### Things to do
**A)** Retype the passage on radiation sickness word for word, everything from "Radiation sickness is" down to "(chronic radiation sickness).".
**B)** Using the passage on radiation sickness, answer each question on its own line:
(i) What is radiation sickness from smaller amounts over a long period of time called?
(ii) Which radiation pioneers does it name?
(iii) What happened to the forearms of Edison's assistant?
**C)** Carry on the passage on radiation sickness from the point where it ends.

### Source passage
%%

Radiation sickness is a disease brought on by overexposure to electromagnetic radiation (usually in the high frequency range). You are always surrounded by some amount of radiation from visible light, infrared light, radio waves, etc. However, humans are able to endure low levels of radiation over their lifetime without any obvious effect. Radiation becomes dangerous when you are exposed to large quantities of it (acute radiation sickness) or smaller amounts over a long period of time (chronic radiation sickness).
DNA is a sensitive structure that is found throughout the body and it has been found that radiation can cause mutations in DNA. These mutations result in the body producing different proteins than it would normally, causing cells to behave in abnormal manners. One example of the effect of DNA mutation is cancer, one of the most common causes of death. Cancer is caused when mutated DNA allows cells to multiply in an abnormal manner, possibly destroying organs and other sensitive structures in the body.
Radiation sickness was first noticed during early research by radiation pioneers such as the Curies, Roentgen, Tesla, and Edison. When the X-Ray was discovered, researchers exposed themselves to the radiation for long periods of time and without shielding their organs. Eventually, DNA mutations resulted in hemorrhaging of their skin, leaving very noticeable open sores all over their body and, in some cases, dead limbs.
Thomas Edison, for example, was researching what he called a fluoroscope. The device was not shielded to prevent emission of X-Rays and after some time, Edison noticed that one of his assistants had taken ill as a result. Edison scrapped the project, but his assistant ended up getting his forearms amputated after radiation sickness caused the tissues to die.

%%

### Records supplied
%%

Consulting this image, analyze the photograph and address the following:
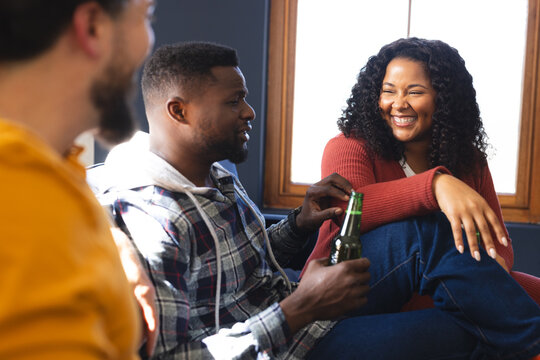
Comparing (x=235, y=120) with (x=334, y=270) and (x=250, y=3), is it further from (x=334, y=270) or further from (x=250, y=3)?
(x=250, y=3)

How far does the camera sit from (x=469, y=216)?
1.24m

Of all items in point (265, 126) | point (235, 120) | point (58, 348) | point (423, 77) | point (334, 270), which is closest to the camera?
point (58, 348)

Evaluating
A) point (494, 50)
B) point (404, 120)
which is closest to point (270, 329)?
point (404, 120)

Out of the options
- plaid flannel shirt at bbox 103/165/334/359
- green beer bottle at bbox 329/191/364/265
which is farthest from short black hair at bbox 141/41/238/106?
green beer bottle at bbox 329/191/364/265

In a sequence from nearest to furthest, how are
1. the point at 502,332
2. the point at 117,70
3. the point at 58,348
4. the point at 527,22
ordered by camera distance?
the point at 58,348 → the point at 117,70 → the point at 502,332 → the point at 527,22

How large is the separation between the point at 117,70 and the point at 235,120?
71 centimetres

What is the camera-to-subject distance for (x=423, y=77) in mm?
1734

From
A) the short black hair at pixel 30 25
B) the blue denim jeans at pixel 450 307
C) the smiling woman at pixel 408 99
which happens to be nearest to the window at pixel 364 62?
the smiling woman at pixel 408 99

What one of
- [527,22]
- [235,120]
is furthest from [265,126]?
[235,120]

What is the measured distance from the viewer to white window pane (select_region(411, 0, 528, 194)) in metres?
2.68

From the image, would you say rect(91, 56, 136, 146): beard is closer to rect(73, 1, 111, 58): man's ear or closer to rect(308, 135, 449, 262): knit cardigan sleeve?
rect(73, 1, 111, 58): man's ear

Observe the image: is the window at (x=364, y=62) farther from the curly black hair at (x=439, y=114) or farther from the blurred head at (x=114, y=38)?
the blurred head at (x=114, y=38)

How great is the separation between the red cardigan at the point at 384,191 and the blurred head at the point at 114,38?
84cm

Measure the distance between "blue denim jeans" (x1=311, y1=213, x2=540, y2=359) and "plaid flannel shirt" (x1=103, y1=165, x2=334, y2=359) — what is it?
155mm
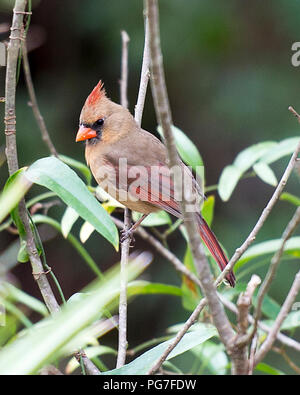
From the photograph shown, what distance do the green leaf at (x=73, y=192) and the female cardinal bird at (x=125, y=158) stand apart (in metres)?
0.99

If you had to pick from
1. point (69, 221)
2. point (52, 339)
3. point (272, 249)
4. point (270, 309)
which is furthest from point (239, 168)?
point (52, 339)

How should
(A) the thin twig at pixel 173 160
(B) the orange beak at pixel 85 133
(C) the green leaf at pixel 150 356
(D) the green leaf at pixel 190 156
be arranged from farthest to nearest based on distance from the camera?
(B) the orange beak at pixel 85 133 < (D) the green leaf at pixel 190 156 < (C) the green leaf at pixel 150 356 < (A) the thin twig at pixel 173 160

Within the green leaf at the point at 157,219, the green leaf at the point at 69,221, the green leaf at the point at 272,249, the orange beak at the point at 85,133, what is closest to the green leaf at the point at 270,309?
the green leaf at the point at 272,249

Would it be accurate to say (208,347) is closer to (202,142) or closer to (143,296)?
(143,296)

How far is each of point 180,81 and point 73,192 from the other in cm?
273

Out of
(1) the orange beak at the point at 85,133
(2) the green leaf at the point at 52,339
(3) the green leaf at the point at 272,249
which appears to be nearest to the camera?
(2) the green leaf at the point at 52,339

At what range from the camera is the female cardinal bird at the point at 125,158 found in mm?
2258

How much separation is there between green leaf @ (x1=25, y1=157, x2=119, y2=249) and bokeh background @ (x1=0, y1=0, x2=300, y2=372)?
2.21 metres

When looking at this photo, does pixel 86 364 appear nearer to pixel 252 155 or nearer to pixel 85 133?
pixel 252 155

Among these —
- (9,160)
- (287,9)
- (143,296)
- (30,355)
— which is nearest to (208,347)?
(9,160)

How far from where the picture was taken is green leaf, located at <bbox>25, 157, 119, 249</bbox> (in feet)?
3.59

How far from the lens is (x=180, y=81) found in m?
3.75

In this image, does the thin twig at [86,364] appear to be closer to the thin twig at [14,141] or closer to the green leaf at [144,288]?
the thin twig at [14,141]

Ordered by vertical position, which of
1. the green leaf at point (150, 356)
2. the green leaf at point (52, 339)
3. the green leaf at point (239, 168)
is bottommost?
the green leaf at point (150, 356)
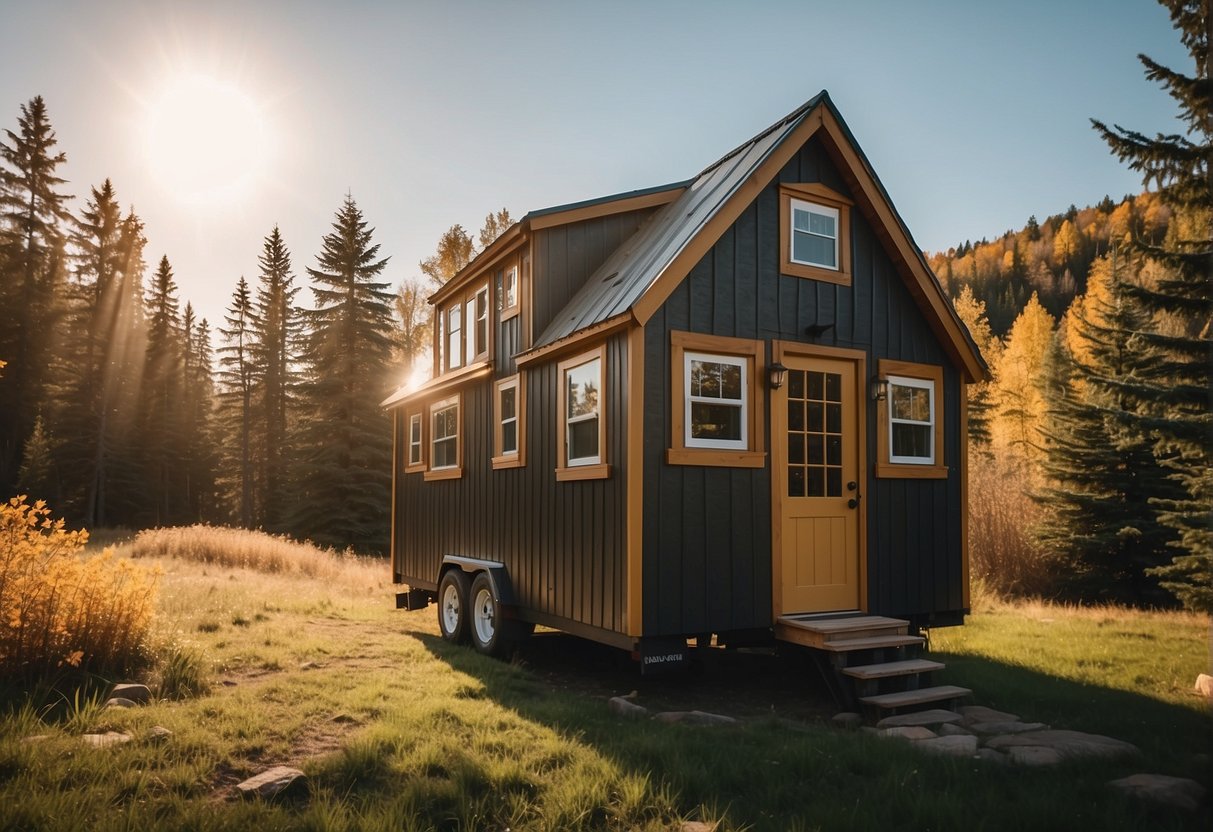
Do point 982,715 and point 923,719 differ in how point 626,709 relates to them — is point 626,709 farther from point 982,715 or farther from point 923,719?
point 982,715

%%

### Outputs in order
**A)**
Radiation sickness is a disease brought on by overexposure to electromagnetic radiation (usually in the high frequency range). You are always surrounded by some amount of radiation from visible light, infrared light, radio waves, etc. However, humans are able to endure low levels of radiation over their lifetime without any obvious effect. Radiation becomes dangerous when you are exposed to large quantities of it (acute radiation sickness) or smaller amounts over a long period of time (chronic radiation sickness).

**B)**
(i) Chronic radiation sickness
(ii) The Curies, Roentgen, Tesla, and Edison
(iii) They were amputated after radiation sickness caused the tissues to die.

**C)**
During the atomic bombing of Hiroshima, thousands of Japanese were subjected to unprecedented amounts of radiation, resulting in a horrific situation. It is said that more people died from radiation sickness than the actual atomic blast, since the radiation spread throughout the region. Not surprisingly, the people who survived the radiation ended up having badly mutated children since they were being constructed with mutated DNA.
Studies conducted on mice during the 1960s have showed that young children and babies are the most susceptible to severe radiation sickness complications since they are still growing and need pure DNA to ensure that their bodies grow in a normal manner. Once their DNA is mutated, their body grows in strange ways, often resulting in death or disability.
With acute radiation sickness, the amount of radiation is what decides how severe the radiation sickness will be. A dosage of 100 roentgens is sufficient to cause sickness. A dosage of 400 Roentgens will cause death 50% of the time and a dosage of 100,000 rads will cause death within an hour.
Symptoms of radiation sickness do not usually develop immediately, rather over a period of time since it takes time for the mutated DNA to produce enough proteins to make an obvious change in body chemistry and structure. Among the symptoms are nausea, diarrhea, burns, swelling, weakness, dehydration, hemorrhaging, hair loss, ulcers, vomiting blood, bloody feces, and bruising.
Doctors can't do much about radiation sickness since they have no way of repairing the DNA. They can, however, treat the symptoms using medication and basic comfort care. Even if you survive radiation sickness, you will likely die early and experience complications in the future.